Simon Willison’s Weblog

Subscribe
Atom feed for software-architecture Random

25 posts tagged “software-architecture”

2026

Serving the For You feed. One of Bluesky's most interesting features is that anyone can run their own custom "feed" implementation and make it available to other users - effectively enabling custom algorithms that can use any mechanism they like to recommend posts.

spacecowboy runs the For You Feed, used by around 72,000 people. This guest post on the AT Protocol blog explains how it works.

The architecture is fascinating. The feed is served by a single Go process using SQLite on a "gaming" PC in spacecowboy's living room - 16 cores, 96GB of RAM and 4TB of attached NVMe storage.

Recommendations are based on likes: what else are the people who like the same things as you liking on the platform?

That Go server consumes the Bluesky firehose and stores the relevant details in SQLite, keeping the last 90 days of relevant data, which currently uses around 419GB of SQLite storage.

Public internet traffic is handled by a $7/month VPS on OVH, which talks to the living room server via Tailscale.

Total cost is now $30/month: $20 in electricity, $7 in VPS and $3 for the two domain names. spacecowboy estimates that the existing system could handle all ~1 million daily active Bluesky users if they were to switch to the cheapest algorithm they have found to work.

# 24th April 2026, 1:08 am / go, scaling, sqlite, software-architecture, tailscale, bluesky

The Design & Implementation of Sprites (via) I wrote about Sprites last week. Here's Thomas Ptacek from Fly with the insider details on how they work under the hood.

I like this framing of them as "disposable computers":

Sprites are ball-point disposable computers.

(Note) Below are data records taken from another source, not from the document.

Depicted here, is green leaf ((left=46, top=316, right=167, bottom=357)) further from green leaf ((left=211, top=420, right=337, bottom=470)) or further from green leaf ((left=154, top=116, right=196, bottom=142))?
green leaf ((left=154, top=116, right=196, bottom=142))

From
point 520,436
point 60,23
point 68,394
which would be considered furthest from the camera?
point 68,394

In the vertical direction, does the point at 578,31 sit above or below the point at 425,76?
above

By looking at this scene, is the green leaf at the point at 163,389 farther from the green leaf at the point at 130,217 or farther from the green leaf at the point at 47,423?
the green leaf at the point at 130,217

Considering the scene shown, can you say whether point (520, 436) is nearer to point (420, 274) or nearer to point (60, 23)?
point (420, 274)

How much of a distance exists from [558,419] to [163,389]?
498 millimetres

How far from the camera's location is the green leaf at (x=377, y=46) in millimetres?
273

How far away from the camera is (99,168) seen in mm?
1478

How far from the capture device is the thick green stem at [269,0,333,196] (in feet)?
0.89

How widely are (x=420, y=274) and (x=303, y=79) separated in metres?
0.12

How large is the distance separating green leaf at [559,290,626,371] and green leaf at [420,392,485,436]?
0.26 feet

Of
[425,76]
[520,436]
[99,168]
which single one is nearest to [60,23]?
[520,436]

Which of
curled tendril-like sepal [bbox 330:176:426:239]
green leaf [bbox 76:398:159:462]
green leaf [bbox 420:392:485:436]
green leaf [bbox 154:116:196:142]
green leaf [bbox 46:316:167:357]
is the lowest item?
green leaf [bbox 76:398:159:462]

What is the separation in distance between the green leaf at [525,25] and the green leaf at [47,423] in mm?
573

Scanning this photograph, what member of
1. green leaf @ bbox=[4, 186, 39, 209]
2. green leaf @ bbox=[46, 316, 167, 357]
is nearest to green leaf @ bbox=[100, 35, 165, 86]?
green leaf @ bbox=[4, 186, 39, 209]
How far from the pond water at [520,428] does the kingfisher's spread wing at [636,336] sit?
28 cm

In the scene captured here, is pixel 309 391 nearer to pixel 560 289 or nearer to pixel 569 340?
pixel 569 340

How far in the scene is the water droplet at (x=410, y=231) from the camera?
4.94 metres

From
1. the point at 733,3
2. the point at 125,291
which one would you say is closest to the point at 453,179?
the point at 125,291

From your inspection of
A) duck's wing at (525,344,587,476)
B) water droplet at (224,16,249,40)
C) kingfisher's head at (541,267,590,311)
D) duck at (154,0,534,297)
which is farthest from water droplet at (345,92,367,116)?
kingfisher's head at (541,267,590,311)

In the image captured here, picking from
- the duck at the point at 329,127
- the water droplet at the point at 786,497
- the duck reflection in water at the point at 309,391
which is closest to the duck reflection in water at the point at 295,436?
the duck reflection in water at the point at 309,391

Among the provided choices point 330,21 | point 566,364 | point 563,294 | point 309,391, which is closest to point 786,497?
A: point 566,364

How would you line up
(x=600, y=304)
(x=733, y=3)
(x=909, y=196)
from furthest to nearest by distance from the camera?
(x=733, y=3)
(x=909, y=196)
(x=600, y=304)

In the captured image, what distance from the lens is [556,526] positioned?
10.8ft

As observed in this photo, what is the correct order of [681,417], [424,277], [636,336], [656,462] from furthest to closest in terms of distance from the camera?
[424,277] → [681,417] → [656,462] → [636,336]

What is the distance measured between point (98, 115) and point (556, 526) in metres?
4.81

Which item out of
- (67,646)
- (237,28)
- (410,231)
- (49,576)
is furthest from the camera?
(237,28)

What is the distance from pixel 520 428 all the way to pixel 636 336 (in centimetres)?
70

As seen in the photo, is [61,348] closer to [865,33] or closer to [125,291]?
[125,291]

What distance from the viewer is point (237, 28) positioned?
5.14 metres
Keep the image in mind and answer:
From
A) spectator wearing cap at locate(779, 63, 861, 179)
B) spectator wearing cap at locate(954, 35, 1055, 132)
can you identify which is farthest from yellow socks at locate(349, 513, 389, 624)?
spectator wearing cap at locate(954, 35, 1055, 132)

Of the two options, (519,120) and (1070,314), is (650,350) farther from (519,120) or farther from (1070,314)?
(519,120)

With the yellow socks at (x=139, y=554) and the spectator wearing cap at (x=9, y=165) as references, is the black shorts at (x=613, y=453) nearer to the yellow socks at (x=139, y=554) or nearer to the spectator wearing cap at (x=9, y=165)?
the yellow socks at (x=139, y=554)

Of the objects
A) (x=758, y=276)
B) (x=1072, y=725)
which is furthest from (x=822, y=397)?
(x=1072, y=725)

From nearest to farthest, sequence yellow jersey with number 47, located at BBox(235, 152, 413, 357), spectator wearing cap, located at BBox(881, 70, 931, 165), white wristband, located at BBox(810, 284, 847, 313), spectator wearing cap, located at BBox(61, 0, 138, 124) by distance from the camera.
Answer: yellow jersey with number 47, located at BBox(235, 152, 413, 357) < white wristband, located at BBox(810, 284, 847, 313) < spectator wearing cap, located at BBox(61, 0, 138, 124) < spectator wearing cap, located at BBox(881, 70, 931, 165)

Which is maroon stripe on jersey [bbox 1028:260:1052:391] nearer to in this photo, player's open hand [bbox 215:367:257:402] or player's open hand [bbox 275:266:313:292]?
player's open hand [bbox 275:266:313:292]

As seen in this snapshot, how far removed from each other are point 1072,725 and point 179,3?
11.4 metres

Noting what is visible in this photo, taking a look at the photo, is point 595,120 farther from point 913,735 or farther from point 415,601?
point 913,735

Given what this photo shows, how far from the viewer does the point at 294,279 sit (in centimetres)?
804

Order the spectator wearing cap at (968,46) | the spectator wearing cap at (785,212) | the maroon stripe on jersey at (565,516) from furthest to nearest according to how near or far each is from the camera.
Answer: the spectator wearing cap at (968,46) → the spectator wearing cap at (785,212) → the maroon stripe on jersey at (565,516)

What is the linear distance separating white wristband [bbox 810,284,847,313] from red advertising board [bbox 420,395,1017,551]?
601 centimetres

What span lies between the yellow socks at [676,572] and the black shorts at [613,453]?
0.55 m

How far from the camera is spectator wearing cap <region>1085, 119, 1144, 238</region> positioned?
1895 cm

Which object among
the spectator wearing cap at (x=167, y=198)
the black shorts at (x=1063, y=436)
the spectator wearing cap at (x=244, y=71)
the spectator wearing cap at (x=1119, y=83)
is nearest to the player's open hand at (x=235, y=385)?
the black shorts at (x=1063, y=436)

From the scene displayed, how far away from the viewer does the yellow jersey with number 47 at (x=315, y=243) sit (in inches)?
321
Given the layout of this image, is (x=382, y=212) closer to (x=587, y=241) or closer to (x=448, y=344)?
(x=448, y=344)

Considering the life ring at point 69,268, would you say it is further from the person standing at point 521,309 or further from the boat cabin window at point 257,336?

Whatever mark you mean to make, we’ve rigged it so you’re never more than a second or two away from having a Sprite to do it with.

I've noticed that new Fly Machines can take a while (up to around a minute) to provision. Sprites solve that by keeping warm pools of unused machines in multiple regions, which is enabled by them all using the same container:

Now, today, under the hood, Sprites are still Fly Machines. But they all run from a standard container. Every physical worker knows exactly what container the next Sprite is going to start with, so it’s easy for us to keep pools of “empty” Sprites standing by. The result: a Sprite create doesn’t have any heavy lifting to do; it’s basically just doing the stuff we do when we start a Fly Machine.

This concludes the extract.